Nous pourrions par exemple imaginer une appli équipant les Français de façon obligatoire, qui détecterait dans leurs paroles l’emploi abusif d’expressions anglaises. A chaque infraction à la langue, le contrevenant recevrait une amende de 5 € automatiquement prélevée. Il ne serait ainsi plus possible de dire “rooftop” ou “business model” dans une phrase sans rester impuni (“rooftop” pourrait d’ailleurs faire l’objet d’une majoration de 5 € supplémentaires).

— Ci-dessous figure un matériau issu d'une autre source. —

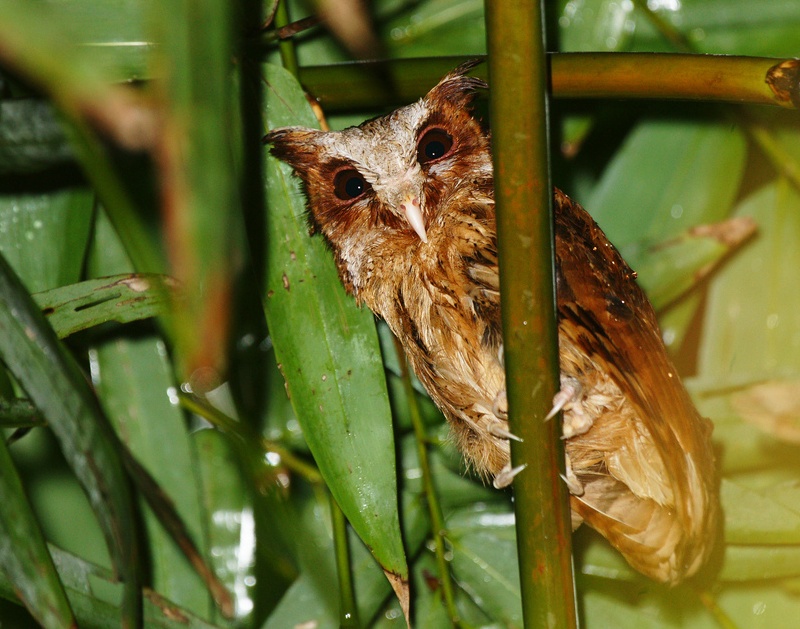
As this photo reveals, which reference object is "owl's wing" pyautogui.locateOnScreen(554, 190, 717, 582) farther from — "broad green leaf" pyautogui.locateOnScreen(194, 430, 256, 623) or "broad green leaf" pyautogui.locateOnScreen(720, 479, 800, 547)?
"broad green leaf" pyautogui.locateOnScreen(194, 430, 256, 623)

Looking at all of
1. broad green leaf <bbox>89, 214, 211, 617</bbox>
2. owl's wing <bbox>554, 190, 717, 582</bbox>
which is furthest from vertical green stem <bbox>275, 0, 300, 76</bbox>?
broad green leaf <bbox>89, 214, 211, 617</bbox>

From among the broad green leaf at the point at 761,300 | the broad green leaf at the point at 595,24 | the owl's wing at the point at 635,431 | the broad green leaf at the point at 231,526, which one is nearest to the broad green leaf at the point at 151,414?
the broad green leaf at the point at 231,526

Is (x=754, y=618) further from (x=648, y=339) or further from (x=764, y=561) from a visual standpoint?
(x=648, y=339)

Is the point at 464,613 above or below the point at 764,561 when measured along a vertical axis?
below

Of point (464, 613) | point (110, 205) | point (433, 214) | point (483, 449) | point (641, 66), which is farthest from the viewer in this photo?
point (464, 613)

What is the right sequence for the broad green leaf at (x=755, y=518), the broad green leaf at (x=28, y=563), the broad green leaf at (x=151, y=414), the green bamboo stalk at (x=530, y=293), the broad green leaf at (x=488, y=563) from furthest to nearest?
the broad green leaf at (x=151, y=414)
the broad green leaf at (x=488, y=563)
the broad green leaf at (x=755, y=518)
the broad green leaf at (x=28, y=563)
the green bamboo stalk at (x=530, y=293)

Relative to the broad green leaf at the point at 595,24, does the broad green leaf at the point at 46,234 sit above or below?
below

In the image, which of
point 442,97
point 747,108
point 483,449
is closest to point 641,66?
point 442,97

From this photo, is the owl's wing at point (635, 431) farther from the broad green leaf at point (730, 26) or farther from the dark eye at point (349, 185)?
the broad green leaf at point (730, 26)

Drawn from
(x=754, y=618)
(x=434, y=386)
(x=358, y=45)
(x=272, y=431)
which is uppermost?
(x=358, y=45)
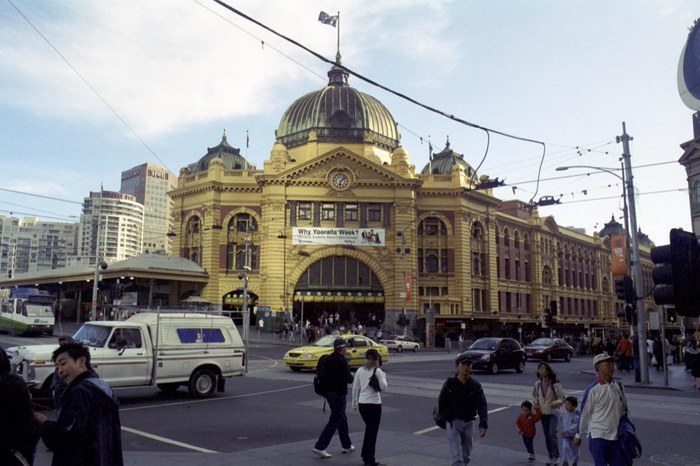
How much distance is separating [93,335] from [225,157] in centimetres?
5175

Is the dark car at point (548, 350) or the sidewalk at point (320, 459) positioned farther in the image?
the dark car at point (548, 350)

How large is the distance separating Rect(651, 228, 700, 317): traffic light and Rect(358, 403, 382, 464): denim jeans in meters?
4.45

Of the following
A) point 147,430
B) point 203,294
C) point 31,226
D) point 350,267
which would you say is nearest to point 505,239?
point 350,267

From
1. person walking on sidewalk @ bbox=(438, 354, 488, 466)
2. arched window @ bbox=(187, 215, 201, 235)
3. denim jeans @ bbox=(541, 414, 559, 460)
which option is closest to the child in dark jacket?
denim jeans @ bbox=(541, 414, 559, 460)

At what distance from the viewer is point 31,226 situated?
124812mm

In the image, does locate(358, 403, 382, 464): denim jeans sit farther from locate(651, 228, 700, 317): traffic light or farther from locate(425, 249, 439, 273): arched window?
locate(425, 249, 439, 273): arched window

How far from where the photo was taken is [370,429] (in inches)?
353

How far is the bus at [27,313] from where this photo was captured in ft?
120

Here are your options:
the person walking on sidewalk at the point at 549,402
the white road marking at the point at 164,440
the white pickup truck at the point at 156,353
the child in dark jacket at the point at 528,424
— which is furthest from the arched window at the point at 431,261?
the child in dark jacket at the point at 528,424

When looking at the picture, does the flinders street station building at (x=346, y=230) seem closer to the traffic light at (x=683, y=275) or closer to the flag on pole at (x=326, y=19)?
the flag on pole at (x=326, y=19)

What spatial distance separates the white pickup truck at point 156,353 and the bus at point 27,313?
24.3 meters

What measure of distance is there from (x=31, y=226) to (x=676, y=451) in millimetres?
135098

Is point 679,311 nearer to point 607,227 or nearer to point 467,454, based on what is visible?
point 467,454

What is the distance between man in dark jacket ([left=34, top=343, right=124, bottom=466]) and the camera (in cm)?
448
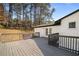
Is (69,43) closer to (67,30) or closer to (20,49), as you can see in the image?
(67,30)

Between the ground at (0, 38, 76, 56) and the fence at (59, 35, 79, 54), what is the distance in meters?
0.16

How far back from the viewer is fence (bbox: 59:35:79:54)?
15.2ft

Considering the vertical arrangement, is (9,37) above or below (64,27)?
below

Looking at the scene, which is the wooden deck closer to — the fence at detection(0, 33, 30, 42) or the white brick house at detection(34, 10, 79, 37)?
the fence at detection(0, 33, 30, 42)

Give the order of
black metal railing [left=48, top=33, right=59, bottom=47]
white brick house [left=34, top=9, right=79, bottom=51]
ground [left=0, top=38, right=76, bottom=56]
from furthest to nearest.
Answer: black metal railing [left=48, top=33, right=59, bottom=47] < white brick house [left=34, top=9, right=79, bottom=51] < ground [left=0, top=38, right=76, bottom=56]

Je laisse le soin à mon incubateur de start-up de décliner sur ce même modèle des innovations de verbalisation automatique pour les klaxonneurs urbains (un coup de klaxon inutile = une e-contravention), les jardiniers à moteur, les porteurs de tongs sur terrain bitumeux, etc.

Fait accompli

L’actualité économique et numérique nous apprend qu’il faudrait se hâter de développer les réseaux bas débit longue portée dès aujourd’hui si l’on veut supporter le trafic grandissant des objets connectés, « qui seront 38 milliards en 2020 ».

En fonction de l’article qu’on lit, ce 38 milliards devient 80 milliards, ou 115 milliards… Normal : personne ne peut savoir combien il y aura d’objets connectés en 2020.

Le raisonnement, en tout cas, est idiot et revient à dire : « il faut construire une autoroute 4 voies devant chez vous, et vite ! car en 2020, deux millions de véhicules passeront chaque jour ! ». En réalité, il ne peut matériellement pas passer deux millions de véhicules devant chez vous, ni aujourd’hui ni en 2020. A moins qu’on ait construit une autoroute pour cela.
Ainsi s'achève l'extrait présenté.